Facebook photo could have saved kid's life

Facebook photo could have saved child's life. Photo provided by Holly Wagner.
Facebook photo could have saved child's life. Photo provided by Holly Wagner.

Now, Wagner wants to share her story so other parents don’t experience the same tragedy.

In Australia a baby must be restrained in an approved rearward-facing child restraint like an infant capsule or a convertible car seat specially designed for newborn babies for the first six months. And from six months to four years old, a child must be in either a rearward-facing or forward-facing child restraint, such as a child safety seat.

While the American Academy of Pediatrics (AAP) recommends that infants and toddlers should ride in a rear-facing seat until they are at least 2 years old or until they reach the highest weight or height allowed by the car seat’s manufacturer.

Wagner wasn’t aware of any guidelines, so Cameron’s car seat faced the front. A few weeks before the fatal crash, she posted a photo, below, to Facebook of her son sitting in his car seat.

Cameron in his car seat before the accident. Photo provided by Holly Wagner.
Cameron in his car seat before the accident. Photo provided by Holly Wagner.

“No one told me I was doing it wrong,” Wagner, 23, a former nursing assistant, tells Yahoo Parenting. “Even when I was discharged from the hospital after Cameron was born, the nurses couldn’t assist with the car seat for liability issues.

So I just did what I thought was correct, what my parents did when I was growing up.” Wagner had, in fact, kept Cameron facing the rear until he turned 11 months old, but three weeks before the accident, she turned the seat around. “I wanted to keep an eye on him,” she says.

On April 27, 2013, Wagner got a call on her way home from work. It was a police officer who said that while driving her car, Wagner’s then-boyfriend and her two young sons were involved in a car accident on their way home from buying kites.


Wagner’s boyfriend suffered head trauma and a broken leg; her three-year-old son Connor broke his arm and had internal bruising, however, he would survive. But Cameron had suffered “severe injuries.” Wagner rushed to the emergency room where a specialist told her, “Your baby is not in good shape. He may not be here much longer.”

During the crash, Cameron’s little body was ejected from the car and he was found in a ditch. “I asked, ‘Is he alive?’” says Wagner. “The surgeon said, ‘Technically yes, but I can’t make any promises.’” Cameron went right into surgery to mend his punctured lungs and relieve his brain swelling, which required doctors to remove a portion of his skull. However, his injuries were so severe, Wagner was told that if Cameron did survive, he wouldn’t be the same little boy.

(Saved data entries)
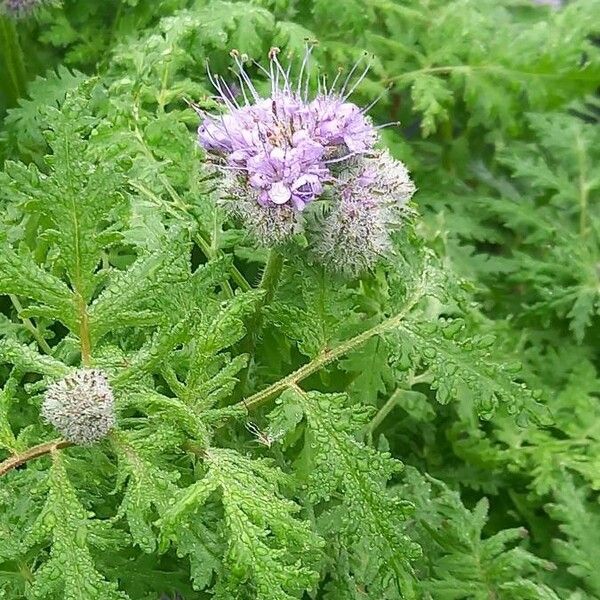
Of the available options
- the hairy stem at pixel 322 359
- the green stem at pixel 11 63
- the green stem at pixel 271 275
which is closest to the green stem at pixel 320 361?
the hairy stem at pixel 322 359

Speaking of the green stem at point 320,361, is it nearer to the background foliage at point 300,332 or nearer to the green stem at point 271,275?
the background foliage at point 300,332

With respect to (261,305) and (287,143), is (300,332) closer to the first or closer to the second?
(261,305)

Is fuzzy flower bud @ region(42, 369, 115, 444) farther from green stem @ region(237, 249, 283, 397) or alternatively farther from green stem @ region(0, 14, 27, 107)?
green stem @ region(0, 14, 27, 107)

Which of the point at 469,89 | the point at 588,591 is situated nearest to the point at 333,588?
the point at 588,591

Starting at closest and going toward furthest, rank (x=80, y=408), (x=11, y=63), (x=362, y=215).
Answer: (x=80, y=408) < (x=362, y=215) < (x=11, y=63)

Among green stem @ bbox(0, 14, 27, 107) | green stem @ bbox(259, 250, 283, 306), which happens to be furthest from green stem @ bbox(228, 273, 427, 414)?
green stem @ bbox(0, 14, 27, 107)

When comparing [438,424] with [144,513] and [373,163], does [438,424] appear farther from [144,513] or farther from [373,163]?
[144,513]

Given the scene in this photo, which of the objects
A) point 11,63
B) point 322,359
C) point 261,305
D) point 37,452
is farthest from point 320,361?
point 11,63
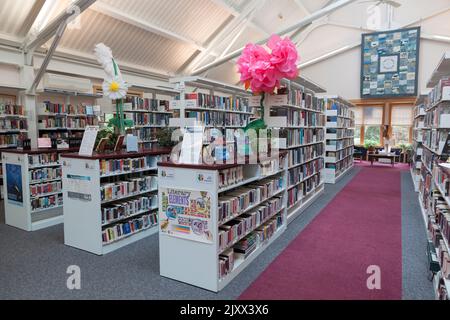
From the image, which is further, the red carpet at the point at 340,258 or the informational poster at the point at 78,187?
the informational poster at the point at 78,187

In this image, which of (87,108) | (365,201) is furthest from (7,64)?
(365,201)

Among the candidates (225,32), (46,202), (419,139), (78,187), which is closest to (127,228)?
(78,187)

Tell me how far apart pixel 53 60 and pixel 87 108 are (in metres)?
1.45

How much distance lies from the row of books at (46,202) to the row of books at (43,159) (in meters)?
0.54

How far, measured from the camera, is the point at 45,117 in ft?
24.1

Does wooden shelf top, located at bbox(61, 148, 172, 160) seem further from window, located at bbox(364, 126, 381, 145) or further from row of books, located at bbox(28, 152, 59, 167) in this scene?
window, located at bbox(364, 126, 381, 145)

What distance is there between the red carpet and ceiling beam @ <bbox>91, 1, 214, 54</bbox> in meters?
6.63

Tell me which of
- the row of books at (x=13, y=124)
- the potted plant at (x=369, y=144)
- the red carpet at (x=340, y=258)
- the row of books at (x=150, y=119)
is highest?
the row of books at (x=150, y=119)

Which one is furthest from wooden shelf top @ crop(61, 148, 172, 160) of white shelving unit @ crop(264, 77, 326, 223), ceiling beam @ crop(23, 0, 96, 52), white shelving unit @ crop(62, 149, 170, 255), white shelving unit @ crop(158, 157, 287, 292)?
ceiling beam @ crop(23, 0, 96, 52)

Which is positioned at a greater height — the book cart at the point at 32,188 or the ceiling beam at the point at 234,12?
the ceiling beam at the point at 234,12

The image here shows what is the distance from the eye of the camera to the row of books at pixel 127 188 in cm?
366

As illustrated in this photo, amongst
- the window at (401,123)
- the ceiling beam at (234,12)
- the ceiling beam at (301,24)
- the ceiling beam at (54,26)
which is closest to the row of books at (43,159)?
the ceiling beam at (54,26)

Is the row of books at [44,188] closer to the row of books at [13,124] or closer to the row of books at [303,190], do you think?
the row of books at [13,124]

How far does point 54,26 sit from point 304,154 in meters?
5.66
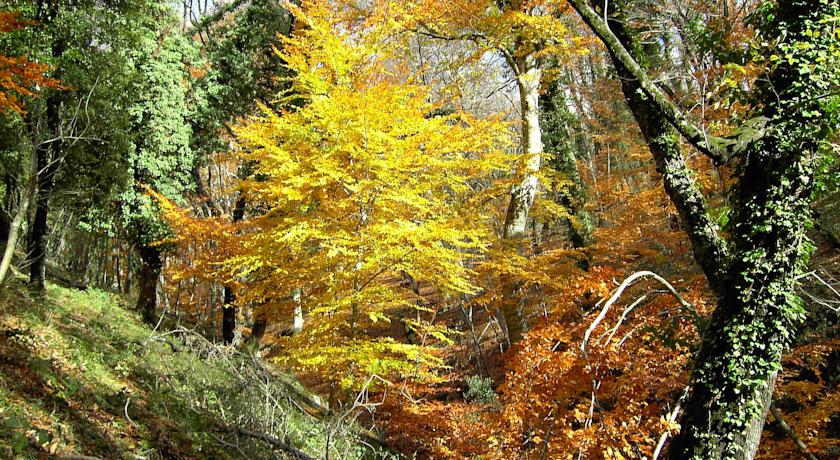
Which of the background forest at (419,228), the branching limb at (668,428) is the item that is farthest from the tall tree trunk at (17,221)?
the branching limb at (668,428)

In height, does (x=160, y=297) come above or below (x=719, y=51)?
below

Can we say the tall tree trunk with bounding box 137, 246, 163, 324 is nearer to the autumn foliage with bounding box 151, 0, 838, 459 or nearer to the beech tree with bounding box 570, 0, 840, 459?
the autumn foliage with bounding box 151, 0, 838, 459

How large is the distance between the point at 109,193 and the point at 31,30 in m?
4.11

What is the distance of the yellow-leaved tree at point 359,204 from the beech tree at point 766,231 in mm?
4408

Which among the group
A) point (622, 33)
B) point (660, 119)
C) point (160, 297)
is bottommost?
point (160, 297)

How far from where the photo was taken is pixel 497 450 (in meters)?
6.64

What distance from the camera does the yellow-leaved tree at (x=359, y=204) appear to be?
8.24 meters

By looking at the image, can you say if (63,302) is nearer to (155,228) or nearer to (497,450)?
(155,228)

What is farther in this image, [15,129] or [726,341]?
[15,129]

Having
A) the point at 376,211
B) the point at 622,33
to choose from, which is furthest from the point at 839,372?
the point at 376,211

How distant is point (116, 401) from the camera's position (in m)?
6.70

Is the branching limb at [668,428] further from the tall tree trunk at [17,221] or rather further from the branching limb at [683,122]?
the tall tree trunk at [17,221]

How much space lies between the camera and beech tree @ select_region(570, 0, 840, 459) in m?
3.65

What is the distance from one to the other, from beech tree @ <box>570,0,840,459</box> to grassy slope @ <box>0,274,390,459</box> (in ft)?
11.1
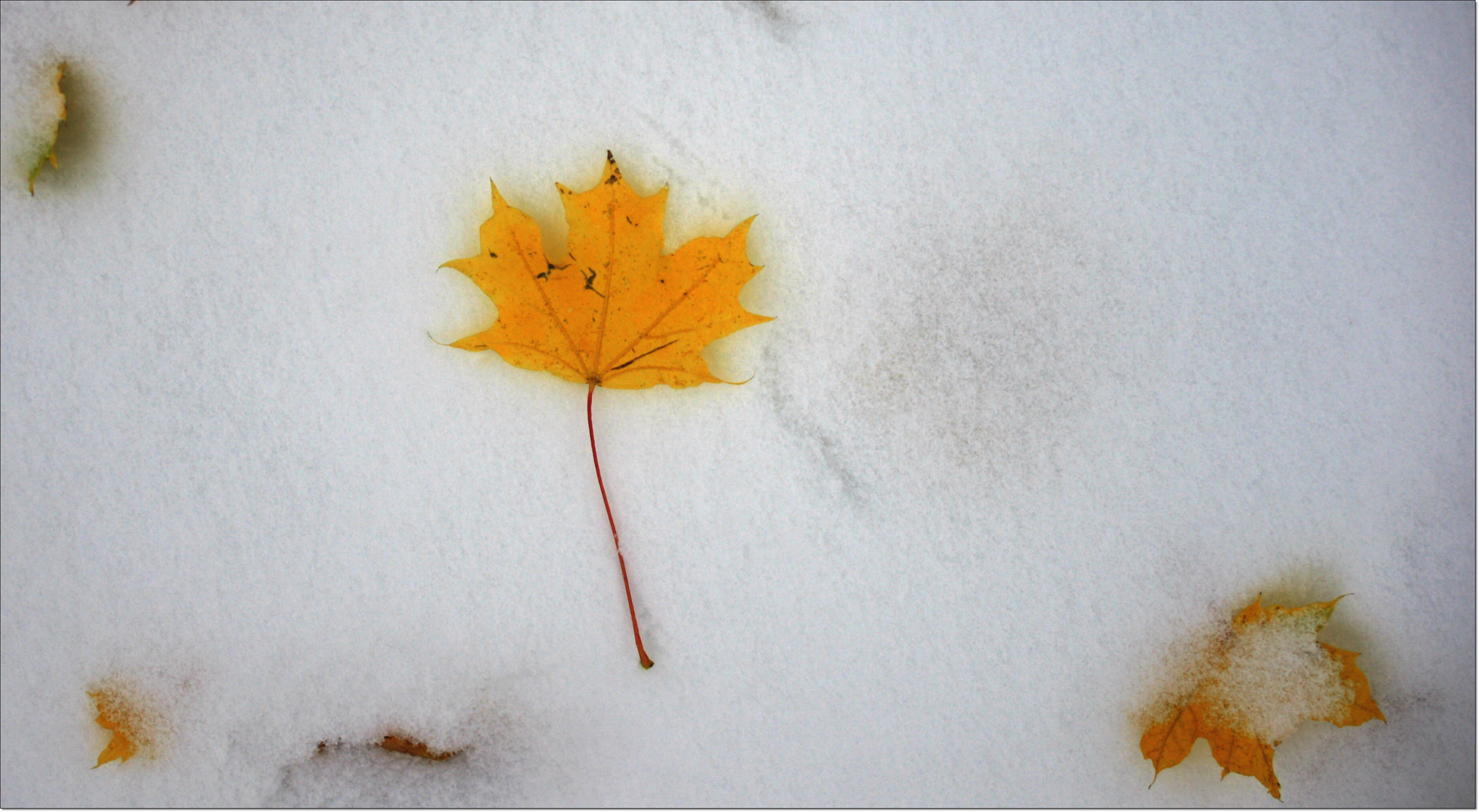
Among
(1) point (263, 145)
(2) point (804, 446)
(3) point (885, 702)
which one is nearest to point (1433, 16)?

Problems and tasks →
#1 Answer these from the car seat safety article:
(a) Under the Australian rules it describes, what age range requires a child to ride in either a rearward-facing or forward-facing restraint?
(b) Until what age did Wagner keep Cameron's seat facing the rear?
(c) What injuries did Wagner's son Connor suffer in the crash?
#2 Extend the article about Cameron's car seat and the crash with a few paragraphs that pick up after its final sentence.
The rows play no part in the work here.

Answers by task →
#1
(a) From six months to four years old.
(b) Until he turned 11 months old.
(c) A broken arm and internal bruising.

#2
“I was allowed to visit him but I didn’t recognize him at all,” says Wagner. Cameron spent two weeks in the hospital and during that time, he turned 1 year old. Finally Wagner was given a terrible choice: “Since his brain wasn’t absorbing any nutrients from his feeding tube, he was starving to death,” she says. “I could either let him pass on his own or remove him from life support.” She eventually made the agonizing decision to remove him from life support on May 12, one day after Mother’s Day.

Wagner’s ex-boyfriend remembers nothing from that fatal day, having undergone brain surgery. But police say he ran a stop sign driving at 89 kilometers per hour and hit another car, which caused Wagner’s car to flip several times. “He may have also been texting, I am not sure,” says Wagner. Also: Cameron was only fastened by the arm straps - her ex-boyfriend did not buckle him in at the waist.

“We estimate that 73 per cent of parents install their car seats incorrectly,” Kate Carr, CEO of Safe Kids Worldwide, an organization that aims to prevent child injuries, tells Yahoo Parenting. “Common mistakes range from using expired car seats - they actually expire - and not fastening the straps tightly enough.”

Here are four tips to ensure your kid has a safe ride:

Check your car seat’s expiration date: “Car seats are a piece of machinery and parts like the straps can deteriorate over time,” says Carr. “The average car seat lasts five to seven years, however check the expiration date on the bottom of the seat where it should be clearly labeled.”

Give the ‘pinch and inch’ test: If you can wiggle the car seat one inch in either direction, it’s not secured correctly in its base. Likewise, if you can pinch the straps and pull them even a little bit loose, tighten them.

Position the car seat specific to your car: Should your child sit behind the driver or the passenger - or in the middle of the seat row? That depends on what type of car you drive. Check your car manual for instructions.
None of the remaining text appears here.